This is only one of Tesseracts six dimensions. I dubbed it, World Where Silly String is Bondage Rope.
This is only one of Tesseract's dimensions. I dubbed it, "World Where Silly String is Bondage Rope." Mick Bello

One of the most platitudinous platitudes offered in defense of performance art is that the genre provides the special pleasure of immediacy. During a performance, there's a living, breathing, highly skilled artist doing something provocative right in front of you. You're sharing the same air with this person. You're "present" with this person. You're watching each rise and fall of tender taken breath, watching their ligaments strain a little, watching them stumble, watching them try—as you try everyday—to perform humanity beautifully or heinously or whateverly. And performances really are special, in that you can't see the exact same one twice.

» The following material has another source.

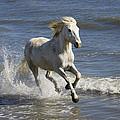 Camargue Horse Equus Caballus Running by Konrad Wothe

In Tesseract, which runs at On the Boards through Sunday, video artist Charles Atlas and choreographers Rashaun Mitchell and Silas Riener question the living shit out of that platitude in a hallucinatory, playful, challenging, and at times even nauseating way that I've never quite seen before.

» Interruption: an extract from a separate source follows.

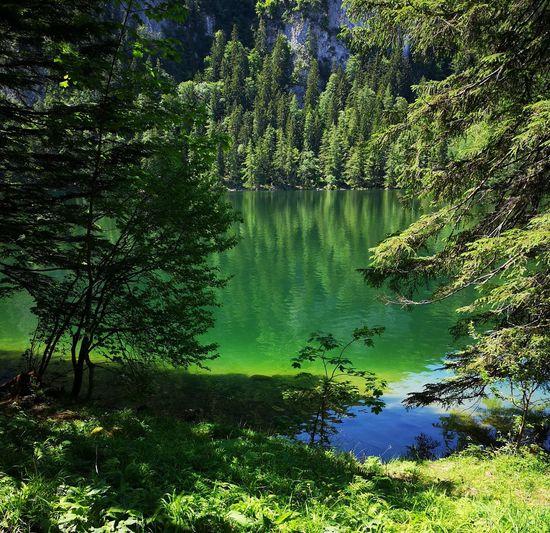 Lake water green nature no people Tree Water Lake Reflection Sky Green Color Lakeshore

Before we get going here, it helps to know that a tesseract is a cube inside a cube. It's a representation of a 4-D thing in a 3-D world. As Carl Sagan describes beautifully in Cosmos: The Edge of Forever, our ability to perceive the fourth dimension (aka spacetime) is extremely limited because we are 3-D creatures trapped in a 3-D world.

You can get a sense of those limitations if you compare your hand with the shadow of your hand. If we were 2-D creatures trapped in a 2-D world, our hands would look only like the shadow of our hands. When we jump into the 3-D world, we gain all of this new information about our hand: texture, hair, freckles, etc. But what new information would we gain about our hand if we jumped into a 4-D world? It's sort of impossible to show you in the 3-D world, but that's what Tesseract is trying to do.

Conceptually, some of the questions Atlas, Mitchell, and Riener seem to be banging around in this piece include: What does "immediacy" mean in the multiverse? What does "the present" mean when time-space exists on a continuum and scientists think there are at least 10 different dimensions? What does dance look like in the fourth dimension, and can you show them all at once in a kind of cubist, or, I guess, tesseractist way? And, given the digital universe many of us occupy for most of the day, can we even have one, pure, unmediated experience with a human body in the 21st century? Would you like some weed, my dude, or are you good?

The performance has two parts, which are sort of preciously titled Tesseract â–¢ and Tesseract â—¯.

During the first part, the audience dons battery-powered 3-D glasses to watch a 3-D video of a dance, which was directed by Atlas and developed at Experimental Media and Performing Arts Center at the Rensselaer Polytechnic Institute in upstate New York.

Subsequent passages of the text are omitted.